Assignment: Reproduce word for word the part of the Amada temple text running from "His Majesty returned" down to "of His Majesty.".
[[ Text block open ]]
The original building plan for the structure featured a pylon, forecourt and a portico which led to a sanctuary. However, when Thutmose IV put a roof over the open forecourt, the pillars and walls "were decorated with offering scenes, with those involving Thutmosis IV on the left" and Thutmose III and Amenhotep II on the right. The temple's decoration shows the king in temple ritual and in the company of a wide variety of deities. The reliefs and inscriptions within temple are extremely well preserved due to a layer of plaster covering them when the temple was converted into a church. Still visible today are inscriptions relating to the military exploits by Merenptah, the fourth pharaoh of the Nineteenth Dynasty, and Amenhotep II, the seventh pharaoh of the Eighteenth Dynasty .

The finest painted reliefs are in the innermost section of the temple where Thutmose III and Amenhotep II are shown being embraced or making offerings to various Egyptian gods. The left hand side of the vestibule shows Amenhotep II being crowned by Horus and Thoth and running with an oar and a hap (or navigational instrument). The cult room at the side of the sanctuary contains some interesting foundation and consecration scenes for the temple which depict "the ritual of the 'stretching of the cord', the ceremonial making and laying of bricks, and the offering of the temple to its gods." Although the temple has a dull and crumbling exterior, its interior features some of the most finely cut reliefs with bright and vibrant colors.

==Historical records==
There are two important historical inscriptions from Amada temple. The earliest, dated to Year 3 of Amenhotep II, "is on a round topped stelae at the rear (eastern) wall of the sanctuary." Its text describes this pharaoh's ruthless military campaign in Asia:

His Majesty returned in joy to his father Amun after he had slain with his own mace the seven chiefs in the district of Takhesy (Syria) who were then hung upside down from the prow of the boat of His Majesty.

Amenhotep II goes on to describe how he hanged six of the dead chiefs "on the walls of Thebes" while the seventh was hung on the walls of Napata (a Nubian frontier city near the Fourth Cataract). This was done as a clear warning to the subject Nubians of the dangerous consequences of rebellion during Amenhotep's reign. The second historical text, "on a stela engraved on the left (northern) thickness of the entrance doorway" mentions the defeat of an invasion from Libya in Year 4 of Merneptah.

The temple was described by early travellers and first published by Henri Gauthier in 1913.
[[ Text block closed ]]
[[ Provided records open ]]
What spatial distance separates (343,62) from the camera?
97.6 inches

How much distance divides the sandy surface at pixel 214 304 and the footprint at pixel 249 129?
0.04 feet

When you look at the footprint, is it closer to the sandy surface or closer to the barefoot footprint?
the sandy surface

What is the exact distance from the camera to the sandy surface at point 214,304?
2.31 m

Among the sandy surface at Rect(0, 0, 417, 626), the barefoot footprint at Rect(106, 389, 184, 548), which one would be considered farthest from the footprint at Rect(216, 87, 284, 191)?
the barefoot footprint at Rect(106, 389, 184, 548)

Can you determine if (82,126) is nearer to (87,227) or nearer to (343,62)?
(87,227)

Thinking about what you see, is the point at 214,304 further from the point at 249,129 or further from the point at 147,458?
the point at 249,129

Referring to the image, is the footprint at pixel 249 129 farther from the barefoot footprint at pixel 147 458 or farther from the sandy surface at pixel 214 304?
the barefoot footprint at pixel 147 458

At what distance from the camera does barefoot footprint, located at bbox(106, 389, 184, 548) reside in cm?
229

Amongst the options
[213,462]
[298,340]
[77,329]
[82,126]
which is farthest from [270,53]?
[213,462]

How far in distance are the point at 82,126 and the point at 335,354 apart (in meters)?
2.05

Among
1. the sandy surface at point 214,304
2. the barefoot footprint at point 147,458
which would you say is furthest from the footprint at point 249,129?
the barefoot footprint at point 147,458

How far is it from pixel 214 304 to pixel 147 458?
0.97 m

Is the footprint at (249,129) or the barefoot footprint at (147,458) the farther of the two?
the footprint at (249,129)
[[ Provided records closed ]]
Result of the exercise:
His Majesty returned in joy to his father Amun after he had slain with his own mace the seven chiefs in the district of Takhesy (Syria) who were then hung upside down from the prow of the boat of His Majesty.